Boston Celtics Keep Waiting to Die
The deadline passed, and the Boston Celtics did nothing.
According to Adrian Wojnarowski, Boston pushed for trades involving Paul Pierce and Ray Allen, but to no ultimate avail.
This was after a period of supposed frenzied Rondo shopping that ultimately ended in Danny Ainge's, "Rondo's not being traded" proclamation—the kind of bellowed statement GMs often make to paint over the memory of past explored routes.
So for now, the Celtics are standing in place above quicksand.
As presently constructed, they will slowly self-destruct.
Next season, Garnett and Allen will be off the books, freeing up over thirty one million dollars in space. So there is room, but to what end? Boston does not have a history rich in the wooing of free agent superstars.
Take away Kevin Garnett and Ray Allen from this core, and you likely have an awful team. For all the fixation on KG's advanced age, he remains Boston's—if not the league's—best defensive player. Even at 35, Garnett currently paces the club in plus-minus among starters, just like he did last year.

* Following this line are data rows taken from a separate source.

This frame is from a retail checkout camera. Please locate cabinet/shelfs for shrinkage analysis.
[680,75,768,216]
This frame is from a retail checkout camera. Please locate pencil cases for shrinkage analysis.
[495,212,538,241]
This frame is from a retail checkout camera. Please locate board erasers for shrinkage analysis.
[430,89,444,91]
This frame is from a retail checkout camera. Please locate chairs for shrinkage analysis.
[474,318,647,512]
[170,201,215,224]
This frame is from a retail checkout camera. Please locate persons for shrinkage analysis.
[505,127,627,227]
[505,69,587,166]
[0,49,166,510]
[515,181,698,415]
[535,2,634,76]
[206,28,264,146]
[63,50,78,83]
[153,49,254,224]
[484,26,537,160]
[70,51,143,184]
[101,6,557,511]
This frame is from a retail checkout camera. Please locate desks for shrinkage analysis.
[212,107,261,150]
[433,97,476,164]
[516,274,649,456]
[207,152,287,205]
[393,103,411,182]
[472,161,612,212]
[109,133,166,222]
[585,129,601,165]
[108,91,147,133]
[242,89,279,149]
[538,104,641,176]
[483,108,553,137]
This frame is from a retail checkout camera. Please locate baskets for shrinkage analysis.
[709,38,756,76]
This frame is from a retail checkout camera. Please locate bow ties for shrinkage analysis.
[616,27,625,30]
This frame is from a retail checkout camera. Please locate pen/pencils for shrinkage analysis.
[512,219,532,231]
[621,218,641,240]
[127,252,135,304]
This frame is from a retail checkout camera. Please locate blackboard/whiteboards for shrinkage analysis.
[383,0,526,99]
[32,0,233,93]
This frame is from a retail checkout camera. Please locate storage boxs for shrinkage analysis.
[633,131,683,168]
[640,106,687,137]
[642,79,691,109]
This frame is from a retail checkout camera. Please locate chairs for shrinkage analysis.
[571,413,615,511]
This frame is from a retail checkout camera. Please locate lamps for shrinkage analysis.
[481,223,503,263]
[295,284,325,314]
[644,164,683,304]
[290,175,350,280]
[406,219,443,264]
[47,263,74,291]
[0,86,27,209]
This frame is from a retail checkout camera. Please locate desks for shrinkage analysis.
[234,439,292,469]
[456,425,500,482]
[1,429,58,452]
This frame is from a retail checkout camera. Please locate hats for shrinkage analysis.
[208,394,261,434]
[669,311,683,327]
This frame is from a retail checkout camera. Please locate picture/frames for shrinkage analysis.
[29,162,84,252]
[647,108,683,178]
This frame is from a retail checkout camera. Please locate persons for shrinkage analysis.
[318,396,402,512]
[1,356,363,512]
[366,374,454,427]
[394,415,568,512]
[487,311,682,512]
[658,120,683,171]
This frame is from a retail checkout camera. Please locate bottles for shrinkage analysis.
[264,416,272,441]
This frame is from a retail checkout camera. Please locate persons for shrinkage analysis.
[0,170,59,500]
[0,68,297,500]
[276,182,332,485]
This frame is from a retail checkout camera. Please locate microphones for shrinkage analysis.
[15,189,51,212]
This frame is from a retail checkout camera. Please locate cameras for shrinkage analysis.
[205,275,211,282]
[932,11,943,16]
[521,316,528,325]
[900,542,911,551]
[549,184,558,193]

And the elder Ray Allen keeps spreading the floor like wet pizza dough as other teams salivate over the short term help he might provide.
But if Boston manages to keep these two stalwarts, it merely slows death's inexorable march.
The Celtics are not good enough to win a title, and the twenty-six year old Rajon Rondo is more "adequate" than "building block." It is far fetched to believe that Rondo's improvement can compensate for what time takes from the others.
And poor-shooting, smallish point guards rarely age well themselves.
So the Celtics are not at a crossroads, they're merely fading into oblivion. When they return to greatness—by ping pong ball or by free agent signing—Boston will be reincarnated as something wholly different from the team we've come to know.